_Page text_:
--- BEGIN ---
For the basics the tutorial that comes with stock emacs is GOAT. You navigate the tutorial in the program you’re learning the navigation in, that’s how I learned it. It covers the basics, moving, killing/yanking (cutting/pasting), moving the view without moving the point (the cursor), handling buffers (open files), windows (subframes in the emacs window) and frames (multiple emacs windows). There is a bit of a translation required as emacs is old and some terms come from a time before the concepts were in common english but it’s nothing really. I’m rather new to emacs as well, and this is how I learnt it.
After that what I found most useful was the following packages
(require 'use-package)
(require 'diminish)
(require 'bind-key)
(use-package eldoc)
(use-package which-key
:bind ("M-H" . which-key-show-top-level)
:init (which-key-mode t)
:config (which-key-setup-side-window-right-bottom))
(use-package marginalia :init (marginalia-mode))
(use-package embark :bind ("C-<return>" . embark-act)
:custom (prefix-help-command #'embark-prefix-help-command))
(use-package embark-consult
:hook (embark-collect-mode consult-preview-at-point-mode))
--- END ---
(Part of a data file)
--- BEGIN ---
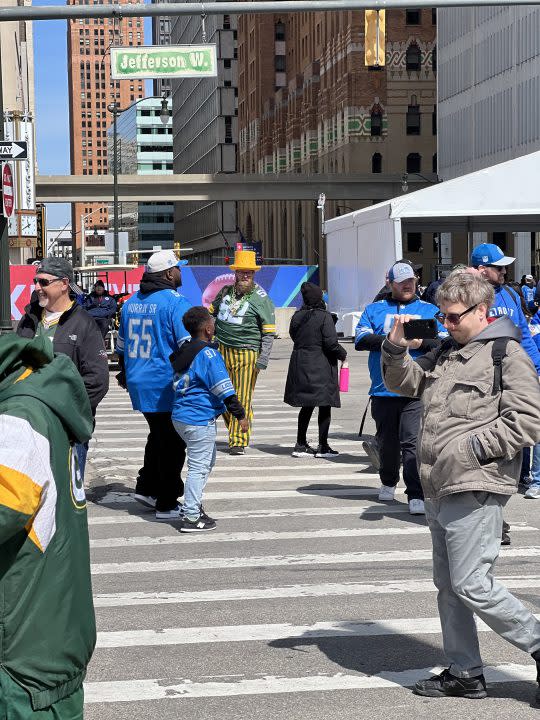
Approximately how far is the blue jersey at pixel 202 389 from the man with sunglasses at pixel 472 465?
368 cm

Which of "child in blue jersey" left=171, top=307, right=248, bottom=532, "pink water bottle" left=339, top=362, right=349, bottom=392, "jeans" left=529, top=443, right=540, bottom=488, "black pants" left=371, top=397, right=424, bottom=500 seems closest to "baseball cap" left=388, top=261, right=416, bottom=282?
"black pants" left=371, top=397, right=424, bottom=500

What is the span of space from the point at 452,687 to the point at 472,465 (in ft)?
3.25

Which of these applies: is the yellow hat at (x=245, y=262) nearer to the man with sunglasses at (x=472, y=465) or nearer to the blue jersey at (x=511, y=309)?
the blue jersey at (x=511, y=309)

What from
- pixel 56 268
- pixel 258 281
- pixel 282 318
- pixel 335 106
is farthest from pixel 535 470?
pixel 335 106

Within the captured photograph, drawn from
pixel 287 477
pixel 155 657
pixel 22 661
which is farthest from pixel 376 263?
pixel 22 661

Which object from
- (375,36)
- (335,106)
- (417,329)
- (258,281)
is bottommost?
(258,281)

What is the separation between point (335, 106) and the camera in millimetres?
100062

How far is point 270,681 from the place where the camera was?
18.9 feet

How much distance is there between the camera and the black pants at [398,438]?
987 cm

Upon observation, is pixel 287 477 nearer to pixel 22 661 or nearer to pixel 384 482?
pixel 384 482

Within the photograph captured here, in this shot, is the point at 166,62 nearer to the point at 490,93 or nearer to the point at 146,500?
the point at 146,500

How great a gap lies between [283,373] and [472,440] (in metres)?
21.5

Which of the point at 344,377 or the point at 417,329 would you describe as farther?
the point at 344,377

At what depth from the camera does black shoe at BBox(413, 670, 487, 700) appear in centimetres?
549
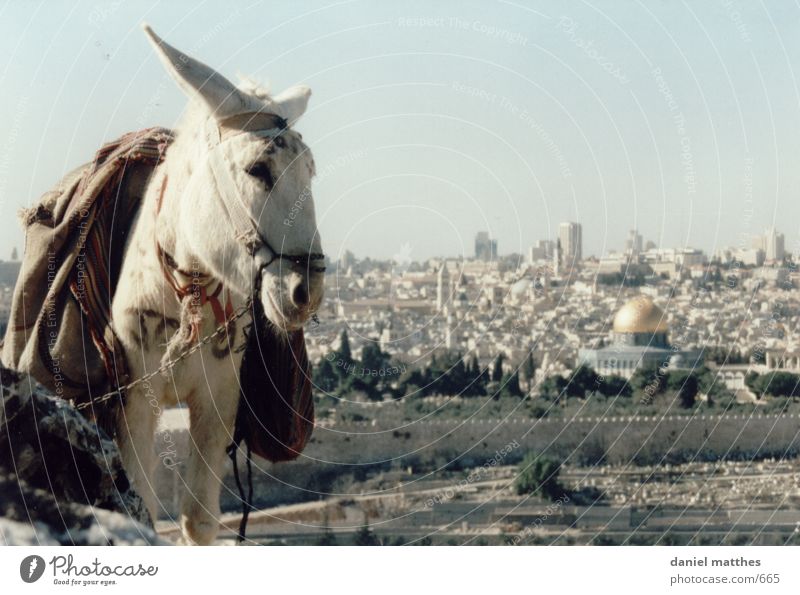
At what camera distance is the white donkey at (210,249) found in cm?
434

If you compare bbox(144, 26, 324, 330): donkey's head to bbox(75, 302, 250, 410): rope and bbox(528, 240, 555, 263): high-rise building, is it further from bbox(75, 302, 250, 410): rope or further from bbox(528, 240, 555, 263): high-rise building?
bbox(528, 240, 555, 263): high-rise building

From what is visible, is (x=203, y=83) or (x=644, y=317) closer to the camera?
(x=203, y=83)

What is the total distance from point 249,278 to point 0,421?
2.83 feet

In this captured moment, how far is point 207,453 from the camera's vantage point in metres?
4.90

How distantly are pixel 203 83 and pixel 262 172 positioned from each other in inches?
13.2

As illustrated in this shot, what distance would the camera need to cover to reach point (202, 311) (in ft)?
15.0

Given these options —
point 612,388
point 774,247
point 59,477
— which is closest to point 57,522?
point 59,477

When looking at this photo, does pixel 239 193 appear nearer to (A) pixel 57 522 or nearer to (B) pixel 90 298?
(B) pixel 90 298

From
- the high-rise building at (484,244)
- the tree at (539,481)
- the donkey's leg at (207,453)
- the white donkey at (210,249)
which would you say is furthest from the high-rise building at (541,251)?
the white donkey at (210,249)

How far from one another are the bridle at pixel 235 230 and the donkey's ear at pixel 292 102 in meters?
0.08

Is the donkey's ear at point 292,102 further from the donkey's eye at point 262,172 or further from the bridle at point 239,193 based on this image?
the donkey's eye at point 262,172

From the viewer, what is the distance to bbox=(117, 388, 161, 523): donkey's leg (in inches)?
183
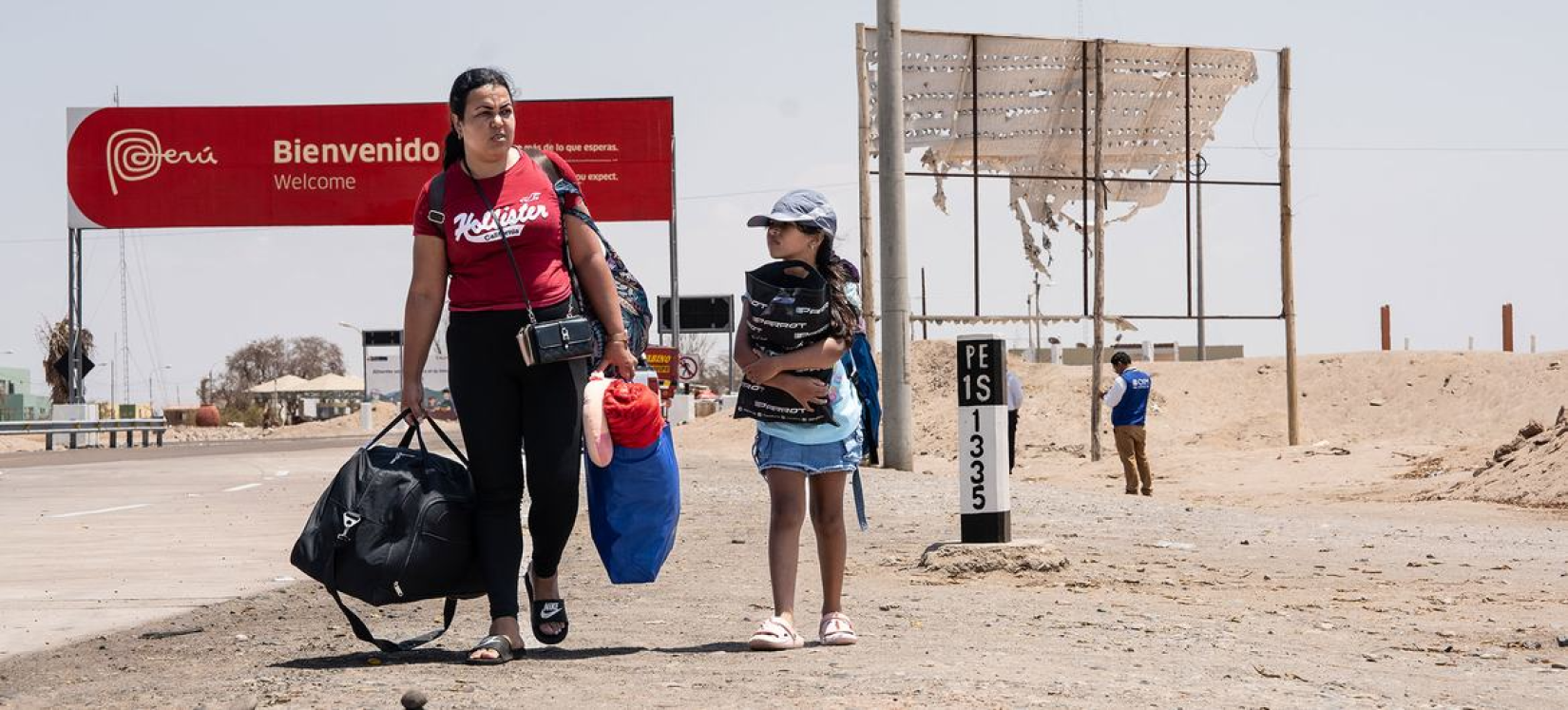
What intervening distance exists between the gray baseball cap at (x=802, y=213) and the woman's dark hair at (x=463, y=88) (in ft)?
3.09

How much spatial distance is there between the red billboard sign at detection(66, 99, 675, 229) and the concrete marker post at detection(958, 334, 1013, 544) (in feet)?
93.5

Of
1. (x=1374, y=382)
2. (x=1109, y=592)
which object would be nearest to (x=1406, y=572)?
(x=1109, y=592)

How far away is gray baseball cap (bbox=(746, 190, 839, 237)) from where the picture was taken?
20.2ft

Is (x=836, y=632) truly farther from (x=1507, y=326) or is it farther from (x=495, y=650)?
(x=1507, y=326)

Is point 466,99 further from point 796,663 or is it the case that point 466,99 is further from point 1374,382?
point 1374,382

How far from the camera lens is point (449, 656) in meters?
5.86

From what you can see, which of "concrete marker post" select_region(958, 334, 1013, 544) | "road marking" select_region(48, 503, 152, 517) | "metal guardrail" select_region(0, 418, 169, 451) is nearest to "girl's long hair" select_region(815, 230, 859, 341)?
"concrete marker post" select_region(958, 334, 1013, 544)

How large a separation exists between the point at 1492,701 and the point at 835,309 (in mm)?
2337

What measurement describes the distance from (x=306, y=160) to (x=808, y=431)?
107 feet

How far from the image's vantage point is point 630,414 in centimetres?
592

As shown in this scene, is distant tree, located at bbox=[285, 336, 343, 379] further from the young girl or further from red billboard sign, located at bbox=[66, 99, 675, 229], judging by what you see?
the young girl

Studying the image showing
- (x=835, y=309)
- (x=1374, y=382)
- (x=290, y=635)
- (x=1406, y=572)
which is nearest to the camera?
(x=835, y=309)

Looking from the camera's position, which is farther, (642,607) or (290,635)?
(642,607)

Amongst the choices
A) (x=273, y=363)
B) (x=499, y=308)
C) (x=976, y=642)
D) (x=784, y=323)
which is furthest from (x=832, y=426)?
--- END ---
_Problem set_:
1. In the text on learning emacs, what does the term "frames" refer to?
2. Pick up the text on learning emacs after its final line and keep writing.

_Answers for the exercise_:
1. Multiple emacs windows.

2.
This binds Alt+H to show all the keys available (use Ctrl+h n to scroll) as well as automatically pops up a buffer when you entered a command that isn’t complete, e.g. Ctrl+x. And it binds Ctrl+Return to a kind of right-click menu that tries to guess at all the actions you could do with the thing you have at under the point.
But most useful, is Ctrl+h f to describe what a function does and Ctrl+h v to describe what a variable does as well as the customize menu Alt+x customize.
For a theme I would suggest one of ef-themes but that’s up to you ofcourse. Org-mode’s export really is awesome though.
Emacs is a bit daunting to set up but I’m really loving it. See also https://github.com/SystemCrafters/crafted-emacs/tree/master for some ideas for how to set up some other stuff, although I went with the stock completions.
There are also non-emacs ways of interacting with org files https://orgmode.org/tools.html but I don’t know anything about them.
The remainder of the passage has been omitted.